Written request A
In the data lifecycle text, write the passage starting with "A key requirement" and going on through "the best solution." again, substituting "RAM" for "memory" wherever it occurs.
Written request B
According to the data lifecycle text, why is scaling up and scaling out not a good answer to data growth? Answer in one to three sentences.
Written request C
Answer these questions from the data lifecycle text, one per line:
(i) Which tool does the lesson objective name for relocating data?
(ii) What does SAP BW/4HANA use to collect data in real time?
(iii) What is adding more servers called?

Managing the Data Lifecycle

Objectives

After completing this lesson, you will be able to:

  • Re-locate data using the Data Tiering Optimizer

Overview of SAP BW/4HANA Data Lifecycle Management

Requirements and Challenges due to Data Growth

A key requirement of SAP BW/4HANA is to store data - a lot of data!

Data is collected from all source systems in the organization. Many of those systems generate huge amounts of data on a daily basis. SAP BW/4HANA can even collect data in real-time using streaming mechanisms, and so the flow of data never stops.

From a technical perspective, SAP HANA - the database that powers SAP BW/4HANA - could cope with huge data growth. We would simply scale-up the hardware by adding more memory. Once the server reaches its memory capacity, we would then add more servers. This is called scale-out. But this is a very expensive solution to the data growth problem.

Apart from these increasing costs of storing more and more data in SAP BW/4HANA memory, we are in danger of clogging up the system with data that is rarely used. So let's take a step back and think about the best solution.

Given material
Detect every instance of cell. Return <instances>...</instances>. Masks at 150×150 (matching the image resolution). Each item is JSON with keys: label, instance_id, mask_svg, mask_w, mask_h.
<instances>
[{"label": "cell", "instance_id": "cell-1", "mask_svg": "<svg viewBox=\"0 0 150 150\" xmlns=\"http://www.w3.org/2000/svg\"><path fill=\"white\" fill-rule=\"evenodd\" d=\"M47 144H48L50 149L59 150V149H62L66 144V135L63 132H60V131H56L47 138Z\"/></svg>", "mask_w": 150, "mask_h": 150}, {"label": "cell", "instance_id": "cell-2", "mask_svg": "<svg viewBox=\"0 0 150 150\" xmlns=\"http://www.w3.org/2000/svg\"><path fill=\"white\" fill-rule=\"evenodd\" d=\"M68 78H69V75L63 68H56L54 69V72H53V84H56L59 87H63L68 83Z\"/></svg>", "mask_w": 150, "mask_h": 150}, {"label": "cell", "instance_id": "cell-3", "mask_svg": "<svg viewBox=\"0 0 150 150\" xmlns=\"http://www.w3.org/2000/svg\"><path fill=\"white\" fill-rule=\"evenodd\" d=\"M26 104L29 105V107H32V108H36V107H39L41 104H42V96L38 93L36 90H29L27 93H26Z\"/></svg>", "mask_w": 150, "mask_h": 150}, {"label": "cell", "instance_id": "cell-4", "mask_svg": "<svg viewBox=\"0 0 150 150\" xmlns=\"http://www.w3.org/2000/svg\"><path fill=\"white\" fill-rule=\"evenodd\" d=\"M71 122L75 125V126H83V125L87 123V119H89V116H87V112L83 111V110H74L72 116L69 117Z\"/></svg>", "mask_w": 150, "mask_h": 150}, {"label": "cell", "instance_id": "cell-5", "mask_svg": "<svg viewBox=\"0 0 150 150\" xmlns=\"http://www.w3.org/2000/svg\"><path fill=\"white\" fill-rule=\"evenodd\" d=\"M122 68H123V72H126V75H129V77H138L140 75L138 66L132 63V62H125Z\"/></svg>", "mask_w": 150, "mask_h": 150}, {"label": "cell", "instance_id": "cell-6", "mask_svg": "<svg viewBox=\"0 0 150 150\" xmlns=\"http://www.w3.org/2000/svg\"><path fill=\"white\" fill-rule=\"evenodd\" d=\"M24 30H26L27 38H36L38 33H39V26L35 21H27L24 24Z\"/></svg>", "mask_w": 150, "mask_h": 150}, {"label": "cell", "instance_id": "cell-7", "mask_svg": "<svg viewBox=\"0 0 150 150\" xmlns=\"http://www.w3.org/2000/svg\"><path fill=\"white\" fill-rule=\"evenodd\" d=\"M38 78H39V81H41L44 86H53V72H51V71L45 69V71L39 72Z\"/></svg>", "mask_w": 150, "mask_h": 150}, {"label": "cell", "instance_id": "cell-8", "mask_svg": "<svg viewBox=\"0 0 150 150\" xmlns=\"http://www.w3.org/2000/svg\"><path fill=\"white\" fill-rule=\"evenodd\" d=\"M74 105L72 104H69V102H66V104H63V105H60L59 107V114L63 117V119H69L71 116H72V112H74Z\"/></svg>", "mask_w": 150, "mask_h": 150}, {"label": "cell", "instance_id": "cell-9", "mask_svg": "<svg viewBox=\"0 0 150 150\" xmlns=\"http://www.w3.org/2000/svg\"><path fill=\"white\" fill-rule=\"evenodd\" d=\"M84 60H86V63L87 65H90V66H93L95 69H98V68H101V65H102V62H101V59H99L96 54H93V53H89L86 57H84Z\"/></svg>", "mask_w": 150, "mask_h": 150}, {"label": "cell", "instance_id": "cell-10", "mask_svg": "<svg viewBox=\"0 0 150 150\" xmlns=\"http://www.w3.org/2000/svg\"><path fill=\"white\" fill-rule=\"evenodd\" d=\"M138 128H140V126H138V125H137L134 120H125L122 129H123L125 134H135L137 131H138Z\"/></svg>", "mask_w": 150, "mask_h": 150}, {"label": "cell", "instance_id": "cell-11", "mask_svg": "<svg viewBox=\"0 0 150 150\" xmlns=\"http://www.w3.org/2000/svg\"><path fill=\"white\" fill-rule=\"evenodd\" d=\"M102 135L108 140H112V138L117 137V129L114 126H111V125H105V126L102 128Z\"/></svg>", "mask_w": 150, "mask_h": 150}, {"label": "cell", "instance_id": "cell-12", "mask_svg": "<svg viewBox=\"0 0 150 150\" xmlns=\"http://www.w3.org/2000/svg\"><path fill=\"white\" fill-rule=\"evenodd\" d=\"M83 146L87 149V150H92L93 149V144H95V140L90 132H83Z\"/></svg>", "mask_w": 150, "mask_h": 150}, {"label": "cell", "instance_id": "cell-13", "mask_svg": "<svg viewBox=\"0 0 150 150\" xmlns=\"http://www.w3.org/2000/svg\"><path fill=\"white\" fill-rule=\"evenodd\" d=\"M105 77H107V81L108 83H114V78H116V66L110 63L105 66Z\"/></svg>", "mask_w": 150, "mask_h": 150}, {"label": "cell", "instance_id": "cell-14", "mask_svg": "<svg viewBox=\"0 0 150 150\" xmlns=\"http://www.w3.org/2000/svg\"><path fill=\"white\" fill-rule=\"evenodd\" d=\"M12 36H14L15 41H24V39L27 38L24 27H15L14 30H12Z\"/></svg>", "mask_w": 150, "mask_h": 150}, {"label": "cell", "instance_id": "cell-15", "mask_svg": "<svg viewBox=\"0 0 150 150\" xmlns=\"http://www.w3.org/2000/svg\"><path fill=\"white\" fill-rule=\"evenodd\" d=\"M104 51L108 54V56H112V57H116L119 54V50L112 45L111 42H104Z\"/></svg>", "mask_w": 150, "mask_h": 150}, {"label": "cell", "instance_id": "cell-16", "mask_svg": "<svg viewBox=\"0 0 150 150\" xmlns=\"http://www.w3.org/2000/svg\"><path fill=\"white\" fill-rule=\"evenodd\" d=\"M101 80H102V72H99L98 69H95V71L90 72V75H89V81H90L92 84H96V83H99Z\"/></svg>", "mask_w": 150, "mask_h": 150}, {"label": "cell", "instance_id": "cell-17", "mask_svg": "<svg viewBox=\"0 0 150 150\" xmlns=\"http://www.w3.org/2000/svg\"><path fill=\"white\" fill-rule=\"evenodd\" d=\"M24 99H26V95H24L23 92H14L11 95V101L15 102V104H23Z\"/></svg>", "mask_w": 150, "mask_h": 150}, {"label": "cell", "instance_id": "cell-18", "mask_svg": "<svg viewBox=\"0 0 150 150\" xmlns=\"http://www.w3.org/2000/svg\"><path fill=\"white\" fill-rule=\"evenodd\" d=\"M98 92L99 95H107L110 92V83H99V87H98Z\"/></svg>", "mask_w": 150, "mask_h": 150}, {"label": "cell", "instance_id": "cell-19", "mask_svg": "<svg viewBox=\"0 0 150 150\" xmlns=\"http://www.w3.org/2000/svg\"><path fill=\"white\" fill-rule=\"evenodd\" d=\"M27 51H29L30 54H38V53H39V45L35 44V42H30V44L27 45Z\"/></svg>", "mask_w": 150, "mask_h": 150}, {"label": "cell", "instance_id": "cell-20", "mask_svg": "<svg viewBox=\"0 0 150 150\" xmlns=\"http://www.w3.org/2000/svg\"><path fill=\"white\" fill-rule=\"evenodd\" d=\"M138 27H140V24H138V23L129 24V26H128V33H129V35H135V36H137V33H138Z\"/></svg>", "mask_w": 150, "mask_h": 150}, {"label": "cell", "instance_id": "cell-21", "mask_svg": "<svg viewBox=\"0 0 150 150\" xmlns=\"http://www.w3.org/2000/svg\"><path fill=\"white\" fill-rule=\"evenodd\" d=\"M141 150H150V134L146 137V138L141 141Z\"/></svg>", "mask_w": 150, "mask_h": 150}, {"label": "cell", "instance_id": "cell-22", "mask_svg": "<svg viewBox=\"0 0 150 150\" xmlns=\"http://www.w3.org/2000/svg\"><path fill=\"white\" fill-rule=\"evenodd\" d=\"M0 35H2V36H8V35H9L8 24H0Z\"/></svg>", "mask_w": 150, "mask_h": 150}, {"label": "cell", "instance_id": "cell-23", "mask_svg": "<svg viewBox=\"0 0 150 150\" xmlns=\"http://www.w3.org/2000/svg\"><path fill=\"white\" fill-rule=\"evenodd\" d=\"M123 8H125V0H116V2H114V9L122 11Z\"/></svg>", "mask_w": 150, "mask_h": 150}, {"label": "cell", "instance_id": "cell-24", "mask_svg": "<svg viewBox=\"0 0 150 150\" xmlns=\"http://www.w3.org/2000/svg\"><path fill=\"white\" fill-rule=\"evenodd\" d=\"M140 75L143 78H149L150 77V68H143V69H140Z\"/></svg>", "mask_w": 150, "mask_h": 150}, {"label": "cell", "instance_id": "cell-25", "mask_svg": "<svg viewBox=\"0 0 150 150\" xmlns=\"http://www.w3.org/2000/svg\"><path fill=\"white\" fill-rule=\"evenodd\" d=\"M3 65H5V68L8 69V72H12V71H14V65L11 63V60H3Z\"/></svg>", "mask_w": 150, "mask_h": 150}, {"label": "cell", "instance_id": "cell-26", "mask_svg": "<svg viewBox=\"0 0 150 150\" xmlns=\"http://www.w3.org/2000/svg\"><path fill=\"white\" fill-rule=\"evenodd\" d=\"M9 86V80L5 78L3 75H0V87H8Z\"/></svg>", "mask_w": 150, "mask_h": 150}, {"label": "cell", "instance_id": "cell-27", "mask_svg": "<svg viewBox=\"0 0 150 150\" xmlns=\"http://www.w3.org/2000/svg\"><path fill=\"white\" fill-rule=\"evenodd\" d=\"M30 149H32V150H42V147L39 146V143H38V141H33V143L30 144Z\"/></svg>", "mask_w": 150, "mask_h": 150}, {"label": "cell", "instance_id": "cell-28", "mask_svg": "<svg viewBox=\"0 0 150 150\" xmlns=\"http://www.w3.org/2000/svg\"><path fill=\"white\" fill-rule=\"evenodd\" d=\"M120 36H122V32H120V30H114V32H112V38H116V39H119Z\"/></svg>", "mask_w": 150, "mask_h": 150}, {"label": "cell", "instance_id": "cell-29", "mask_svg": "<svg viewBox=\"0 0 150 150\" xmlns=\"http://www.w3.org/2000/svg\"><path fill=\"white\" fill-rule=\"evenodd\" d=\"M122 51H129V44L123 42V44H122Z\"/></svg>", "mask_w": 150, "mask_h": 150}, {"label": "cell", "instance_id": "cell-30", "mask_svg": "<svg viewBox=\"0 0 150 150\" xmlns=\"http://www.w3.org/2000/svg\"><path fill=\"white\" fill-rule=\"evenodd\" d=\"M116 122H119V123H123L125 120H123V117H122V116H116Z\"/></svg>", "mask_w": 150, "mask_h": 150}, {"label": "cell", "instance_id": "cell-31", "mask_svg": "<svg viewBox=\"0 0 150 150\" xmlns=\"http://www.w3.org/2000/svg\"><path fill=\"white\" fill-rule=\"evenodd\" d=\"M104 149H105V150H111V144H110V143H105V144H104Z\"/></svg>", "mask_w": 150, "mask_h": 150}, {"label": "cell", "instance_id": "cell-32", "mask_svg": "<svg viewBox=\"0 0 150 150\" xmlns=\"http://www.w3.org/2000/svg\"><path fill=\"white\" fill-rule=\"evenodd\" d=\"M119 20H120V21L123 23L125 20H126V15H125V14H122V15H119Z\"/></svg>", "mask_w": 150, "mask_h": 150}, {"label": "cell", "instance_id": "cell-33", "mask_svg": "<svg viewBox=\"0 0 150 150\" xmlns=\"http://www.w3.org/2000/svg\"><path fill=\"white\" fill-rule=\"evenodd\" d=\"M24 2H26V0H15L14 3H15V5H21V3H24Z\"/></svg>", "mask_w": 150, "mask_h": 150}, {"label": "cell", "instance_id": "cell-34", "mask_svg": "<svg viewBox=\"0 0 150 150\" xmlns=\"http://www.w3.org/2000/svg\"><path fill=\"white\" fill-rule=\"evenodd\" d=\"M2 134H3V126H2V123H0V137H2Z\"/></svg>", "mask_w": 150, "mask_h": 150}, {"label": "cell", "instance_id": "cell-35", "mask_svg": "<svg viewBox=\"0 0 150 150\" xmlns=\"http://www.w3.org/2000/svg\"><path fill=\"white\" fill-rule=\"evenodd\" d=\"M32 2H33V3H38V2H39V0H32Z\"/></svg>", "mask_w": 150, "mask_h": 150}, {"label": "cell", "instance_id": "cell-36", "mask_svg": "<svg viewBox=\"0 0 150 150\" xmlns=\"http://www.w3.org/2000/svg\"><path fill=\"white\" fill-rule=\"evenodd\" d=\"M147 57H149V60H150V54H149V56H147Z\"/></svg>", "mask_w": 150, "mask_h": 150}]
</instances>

Finished answer A
A key requirement of SAP BW/4HANA is to store data - a lot of data!

Data is collected from all source systems in the organization. Many of those systems generate huge amounts of data on a daily basis. SAP BW/4HANA can even collect data in real-time using streaming mechanisms, and so the flow of data never stops.

From a technical perspective, SAP HANA - the database that powers SAP BW/4HANA - could cope with huge data growth. We would simply scale-up the hardware by adding more RAM. Once the server reaches its RAM capacity, we would then add more servers. This is called scale-out. But this is a very expensive solution to the data growth problem.

Apart from these increasing costs of storing more and more data in SAP BW/4HANA RAM, we are in danger of clogging up the system with data that is rarely used. So let's take a step back and think about the best solution.

Finished answer B
Scaling up and scaling out is a very expensive solution to the data growth problem. Beyond the rising cost of holding more and more data in SAP BW/4HANA memory, it risks clogging up the system with data that is rarely used.

Finished answer C
(i) The Data Tiering Optimizer
(ii) Streaming mechanisms
(iii) Scale-out